Formation of fast spirals on heterogeneities of an excitable medium.

We study the process of formation of spiral waves in a heterogeneous excitable medium under external stimulation, using numerical and analytical methods. We show that in an excitable medium with several heterogeneities with respect to refractory period, fast rotating spiral waves can be generated. These fast spirals are formed as a result of a phenomenon of period decrease, which is the generation by a heterogeneity of waves with a period shorter than the period of the external stimulation.

Modelling of the ventricular conduction system.
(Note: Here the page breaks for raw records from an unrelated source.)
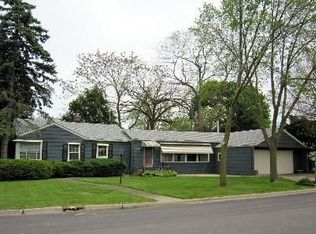 555 N West Rd , Lombard IL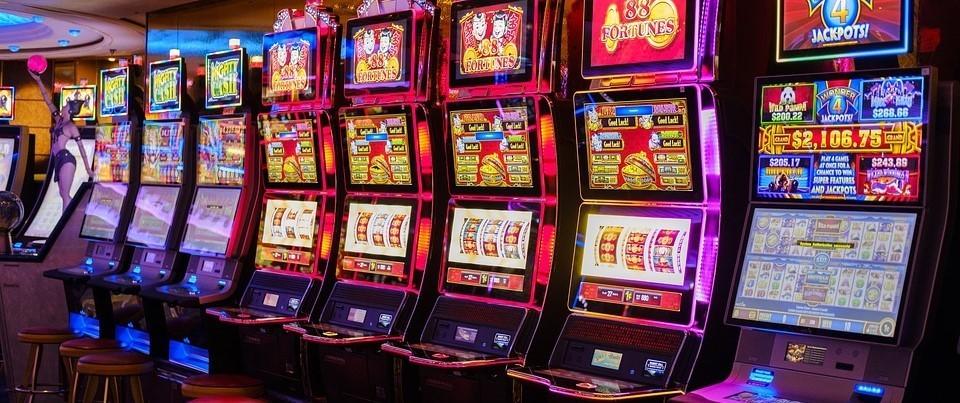 slot machine-slot-machine-virtuali-strategie-quanto si guadagna-vincite-slot casino-slot machine gratis-gratis-slot machine online-777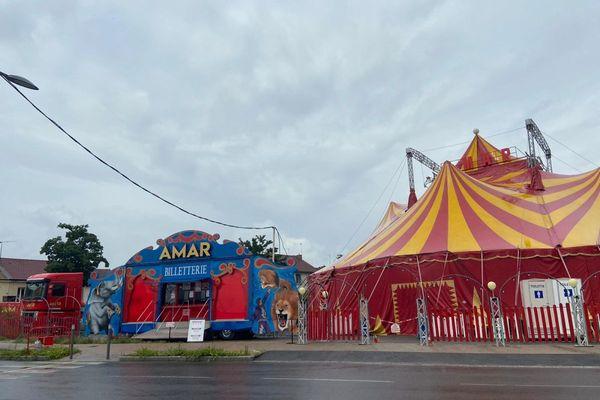 Depuis le mercredi 30 juin, le cirque Amar a installé sans autorisation son chapiteau à Cusset, près de Vichy, dans l'Allier.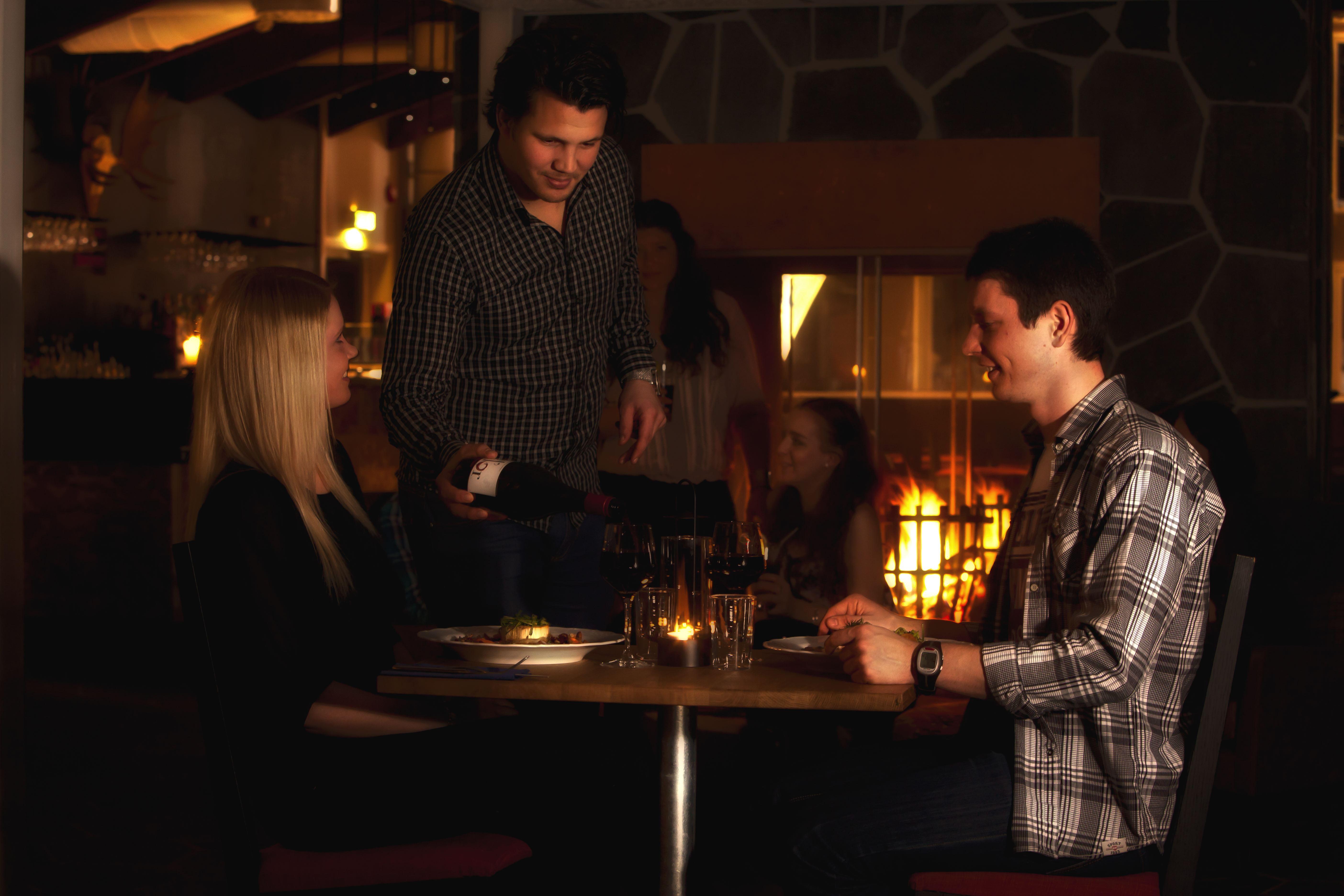 Ett par som äter middag på Hovärken.
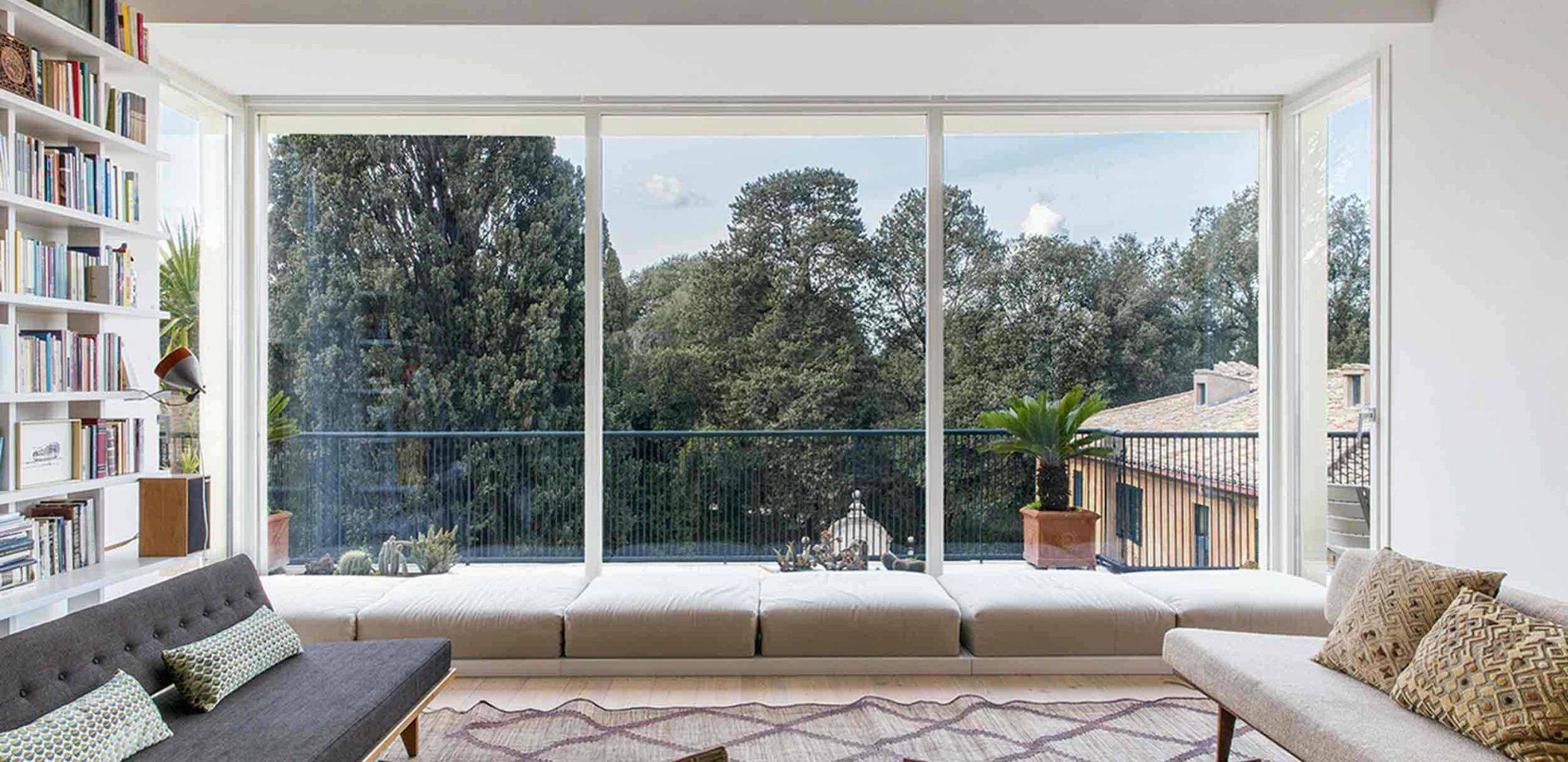 Immagine di copertina di Villa Roma con vetrate fisse in legno laccato bianco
The His-Purkinje conduction system initiates the normal excitation of the ventricles and is a major component of the specialized conduction system of the heart. Abnormalities and propagation blocks in the Purkinje system result in abnormal excitation of the heart. Experimental findings suggest that the Purkinje network plays an important role in ventricular tachycardia and fibrillation, which is the major cause of sudden cardiac death. Nowadays an important area in the study of cardiac arrhythmias is anatomically accurate modelling. The majority of current anatomical models have not included a description of the Purkinje network. As a consequence, these models cannot be used to study the important role of the Purkinje system in arrhythmia initiation and maintenance. In this article we provide an overview of previous work on modelling of the Purkinje system and report on the development of a His-Purkinje system for our human ventricular model. We use the model to simulate the normal activation pattern as well as abnormal activation patterns resulting from bundle branch block and bundle branch reentry.